# PAGE EXTRACT
IEEE 1901 is a standard for high-speed (up to 500 Mbit/s at the physical layer) communication devices via electric power lines, often called broadband over power lines (BPL).[1] The standard uses transmission frequencies below 100 MHz. This standard is usable by all classes of BPL devices, including BPL devices used for the connection (<1500m to the premises) to Internet access services as well as BPL devices used within buildings for local area networks, smart energy applications, transportation platforms (vehicle), and other data distribution applications (<100m between devices).[2]

The IEEE 1901 Standard, established in 2010, set the first worldwide benchmark for powerline communication tailored for multimedia home networks, audio-video, and the smart grid. This standard underwent an amendment in IEEE 1901a-2019, introducing improvements to the HD-PLC physical layer (wavelet) for Internet of Things (IoT) applications. It was further updated in 2020, known as IEEE 1901-2020.[3]

The IEEE 1901 standard replaced a dozen previous powerline specifications. It includes a mandatory coexistence Inter-System Protocol (ISP). The IEEE 1901 ISP prevents interference when the different BPL implementations are operated within close proximity of one another.[4] To handle multiple devices attempting to use the line at the same time, IEEE 1901 supports TDMA, but CSMA/CA (also used in WiFi) is most commonly implemented by devices sold.[5][6]

The IEEE 1901 standard is mandatory to initiate SAE J1772 electric vehicle DC charging (AC uses PWM) and the sole powerline protocol for IEEE 1905.1 heterogeneous networking. It was highly recommended in the IEEE P1909.1 smart grid standards because those are primarily for control of AC devices, which by definition always have AC power connections - thus no additional connections are required.

Updates overview

The IEEE 1901 Standard was a significant step in the development of powerline communication (PLC) technologies. PLC allows for data communication over existing power lines, which can be particularly useful in environments where it's difficult to lay new wiring or where wireless communication might be problematic.

  1. IEEE 1901-2010: This was the initial standard that set the groundwork for broadband over power lines (BPL) and in-home powerline networks. It defined two incompatible physical layers:
    • FFT (Fast Fourier Transform) based OFDM (Orthogonal Frequency Division Multiplexing): Primarily used for access BPL.
    • Wavelet-based OFDM: Used for in-home networks and some access BPL applications.

# INPUT
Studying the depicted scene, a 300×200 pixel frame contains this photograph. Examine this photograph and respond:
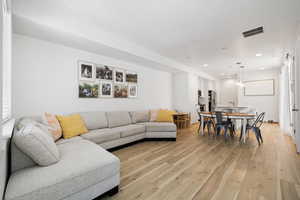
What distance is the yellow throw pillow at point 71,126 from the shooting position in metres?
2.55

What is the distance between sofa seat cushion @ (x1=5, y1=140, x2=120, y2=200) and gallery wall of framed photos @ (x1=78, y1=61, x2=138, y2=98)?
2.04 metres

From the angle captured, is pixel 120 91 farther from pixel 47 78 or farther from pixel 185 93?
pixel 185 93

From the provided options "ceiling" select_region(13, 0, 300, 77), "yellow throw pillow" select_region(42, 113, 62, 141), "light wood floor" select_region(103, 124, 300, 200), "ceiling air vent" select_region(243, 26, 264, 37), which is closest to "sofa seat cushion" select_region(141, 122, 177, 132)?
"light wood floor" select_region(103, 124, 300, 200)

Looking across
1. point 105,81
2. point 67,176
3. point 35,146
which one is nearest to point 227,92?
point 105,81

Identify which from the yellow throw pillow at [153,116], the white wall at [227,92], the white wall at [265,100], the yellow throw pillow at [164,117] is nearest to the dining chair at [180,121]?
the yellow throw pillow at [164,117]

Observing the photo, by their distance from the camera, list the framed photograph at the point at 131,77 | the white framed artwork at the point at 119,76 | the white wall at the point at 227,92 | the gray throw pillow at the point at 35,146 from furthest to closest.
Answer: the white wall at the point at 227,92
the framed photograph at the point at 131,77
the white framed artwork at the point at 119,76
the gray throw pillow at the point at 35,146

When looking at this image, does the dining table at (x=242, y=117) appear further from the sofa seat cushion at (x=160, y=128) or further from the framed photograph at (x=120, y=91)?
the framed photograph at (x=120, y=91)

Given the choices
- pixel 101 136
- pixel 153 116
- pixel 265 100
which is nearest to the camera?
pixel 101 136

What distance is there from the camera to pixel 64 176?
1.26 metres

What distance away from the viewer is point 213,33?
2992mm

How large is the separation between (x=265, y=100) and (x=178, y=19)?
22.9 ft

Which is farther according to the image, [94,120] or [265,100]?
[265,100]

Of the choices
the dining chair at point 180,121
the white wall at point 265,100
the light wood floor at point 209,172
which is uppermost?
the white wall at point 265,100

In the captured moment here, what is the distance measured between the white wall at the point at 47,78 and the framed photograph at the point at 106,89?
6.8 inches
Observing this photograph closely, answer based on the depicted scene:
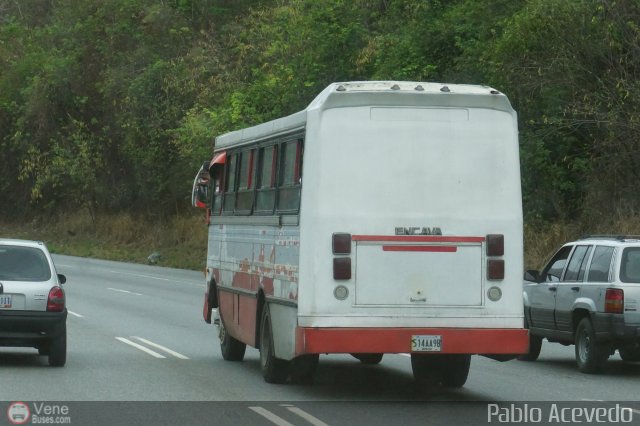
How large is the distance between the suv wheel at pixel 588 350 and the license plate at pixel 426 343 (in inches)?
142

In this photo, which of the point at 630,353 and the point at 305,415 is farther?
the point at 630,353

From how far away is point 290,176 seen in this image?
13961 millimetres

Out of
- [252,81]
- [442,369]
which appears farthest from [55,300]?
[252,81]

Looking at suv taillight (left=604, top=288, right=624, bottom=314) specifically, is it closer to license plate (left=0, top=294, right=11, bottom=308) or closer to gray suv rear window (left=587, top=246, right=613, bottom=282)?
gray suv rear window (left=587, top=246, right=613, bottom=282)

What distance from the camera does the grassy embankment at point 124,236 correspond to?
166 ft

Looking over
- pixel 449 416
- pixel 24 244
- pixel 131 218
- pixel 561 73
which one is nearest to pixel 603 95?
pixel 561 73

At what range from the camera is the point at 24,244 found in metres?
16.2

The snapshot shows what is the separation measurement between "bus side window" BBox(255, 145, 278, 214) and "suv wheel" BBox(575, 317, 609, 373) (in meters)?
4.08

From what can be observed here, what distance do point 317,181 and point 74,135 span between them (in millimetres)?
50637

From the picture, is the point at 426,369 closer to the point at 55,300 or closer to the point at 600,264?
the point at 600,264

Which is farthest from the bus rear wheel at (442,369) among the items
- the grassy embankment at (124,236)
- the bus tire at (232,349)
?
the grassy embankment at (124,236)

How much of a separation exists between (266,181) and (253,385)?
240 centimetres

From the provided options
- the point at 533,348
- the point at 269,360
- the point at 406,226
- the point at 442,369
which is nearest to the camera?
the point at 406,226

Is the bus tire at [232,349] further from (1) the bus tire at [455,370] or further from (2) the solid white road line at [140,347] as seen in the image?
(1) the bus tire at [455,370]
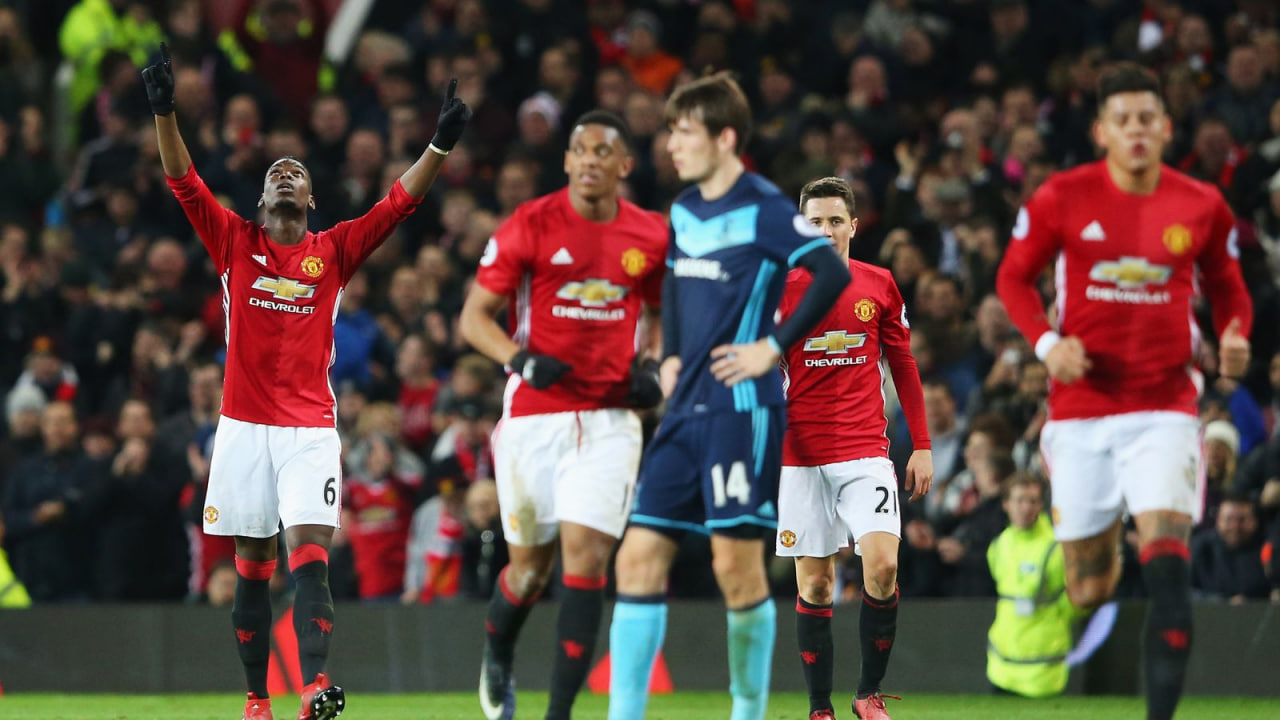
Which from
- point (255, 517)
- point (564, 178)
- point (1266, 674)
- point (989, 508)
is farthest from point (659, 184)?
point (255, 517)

# WHAT TO DO
1. Extract every line of the records that contains the word "captured", matching case exactly.
2. Continue the IEEE 1901 excerpt from the point where it ends.
The records have no connection to the IEEE 1901 excerpt.

# ANSWERS TO THE EXERCISES
1.
From the angle captured, is pixel 120 91 farther from pixel 47 78 or farther from pixel 185 93?
In the captured moment here, what is the distance measured between the white wall at the point at 47,78 and the framed photograph at the point at 106,89?

2.
  2. IEEE 1901a-2019: This amendment focused on enhancing the wavelet-based HD-PLC (High Definition Power Line Communication) physical layer. The main goal was to make it more suitable for Internet of Things (IoT) applications. IoT devices often require low power, low latency, and reliable communication, and the enhancements in this amendment aimed to cater to these needs.
  3. IEEE 1901-2020: This was a revision of the original 1901 standard. Revisions in standards typically involve updates to address technological advancements, incorporate feedback from the industry, and ensure that the standard remains relevant and effective.

The development and evolution of the IEEE 1901 standard underscores the importance of powerline communication in modern networking scenarios. As the IoT continues to grow, with billions of devices getting connected, having a robust and versatile communication medium like PLC can be invaluable, especially in environments where traditional networking methods might be challenging.

Status

The IEEE P1901 Working Group started in June 2005. More than 90 organizations contributed to the standard. Half of the organizations were from US, a quarter from Japan and the last quarter from Europe.[4]

IEEE 1901 completed a formal standard IEEE 1901-2010 published in December 2010. The working group which maintains and extends the standards is sponsored by the IEEE Power Line Communication Standard Committee (PLCSC).[7] IEEE 1901-2020 has been published in January 2021.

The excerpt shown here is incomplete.